しかし、マインドフルネスには欠点があります。それは①長続きしない(元の状態〜それまで怒っていた感情に引き戻される)、②マインドレスネスは偶然の瞬間に訪れるということです。しかし、偶然訪れる頻度を高めたり、そのチャンスをモノにすることはできます。そのための基礎練習として瞑想は欠かせない、と本書は解説しています。例として腹式呼吸を挙げています。瞑想中はお腹の動きにフォーカスし、お腹の動きに気付けている=マインドフルネスな状態、逆にそれ以外のことを考えている=マインドレスネスな状態、その雑念に気づく(自身を客観視する)=マインドフルネスな状態に戻るといった具合です。毎日10秒行う(10秒マインドフルネス瞑想)ことでマインドフルネスの基盤を固めていくことができます。その他、自分が思考、感じたことをん3秒以内に実況中継する、マインドフルネス3秒ルールも提唱しています。

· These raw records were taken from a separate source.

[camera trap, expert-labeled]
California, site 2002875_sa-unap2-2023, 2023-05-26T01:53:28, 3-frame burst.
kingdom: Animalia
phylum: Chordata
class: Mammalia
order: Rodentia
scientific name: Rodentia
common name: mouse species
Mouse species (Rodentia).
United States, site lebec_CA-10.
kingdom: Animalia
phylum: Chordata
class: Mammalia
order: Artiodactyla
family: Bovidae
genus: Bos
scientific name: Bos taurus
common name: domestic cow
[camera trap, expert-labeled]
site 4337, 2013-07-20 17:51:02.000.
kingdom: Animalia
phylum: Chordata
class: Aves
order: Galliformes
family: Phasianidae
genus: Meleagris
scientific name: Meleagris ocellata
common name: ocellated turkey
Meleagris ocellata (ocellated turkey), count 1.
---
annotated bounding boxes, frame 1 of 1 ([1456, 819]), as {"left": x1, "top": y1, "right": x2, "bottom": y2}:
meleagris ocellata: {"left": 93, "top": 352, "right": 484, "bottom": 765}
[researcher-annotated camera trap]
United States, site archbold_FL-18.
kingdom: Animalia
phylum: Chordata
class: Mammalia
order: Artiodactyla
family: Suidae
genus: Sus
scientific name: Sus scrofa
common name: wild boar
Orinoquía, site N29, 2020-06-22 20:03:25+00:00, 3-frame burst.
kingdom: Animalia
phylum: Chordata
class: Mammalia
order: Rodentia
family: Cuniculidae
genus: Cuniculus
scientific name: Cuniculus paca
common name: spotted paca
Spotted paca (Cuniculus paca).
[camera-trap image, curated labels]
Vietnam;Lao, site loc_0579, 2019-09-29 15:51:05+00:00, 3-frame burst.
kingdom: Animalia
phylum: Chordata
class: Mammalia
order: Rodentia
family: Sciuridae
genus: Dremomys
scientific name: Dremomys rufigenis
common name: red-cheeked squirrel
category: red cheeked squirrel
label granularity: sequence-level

 怒りの背後に悲しみや恐怖、不安があることについては陰陽五行論という、東洋(東洋医学)に古くから伝わる考え方を用い、説明をしています。万物は陰陽2つの極に分かれ、5つの性質(木:怒り・火:喜び・土:思いやり・金:悲しみ・水:恐れ)からなり、悲しみや恐れが怒りに変わること、客観視すべきは「悲しみ」、「恐れ」であり、それらを客観視することで、怒りは鎮まり、喜びや相手への思いやりにもつながる、という考え方です。また、この五行が滞りなく流れることが大切である、ということも本書で説明されています。本書の後半では人間関係を円滑にするための具体的方法として、Iメッセージ、傾聴についても詳しく説明されており、具体的なケーススタディを用いて平易に書かれています。

五行の図(本書をもとに筆者作成)

 瞑想歴40年、瞑想やマインドフルネスに造詣の深い精神科医である藤井英雄さんが書いた本書は、「怒り」の本質を理解し、怒りと上手に付き合うヒントや具体策が豊富に詰まった素晴らしい本です。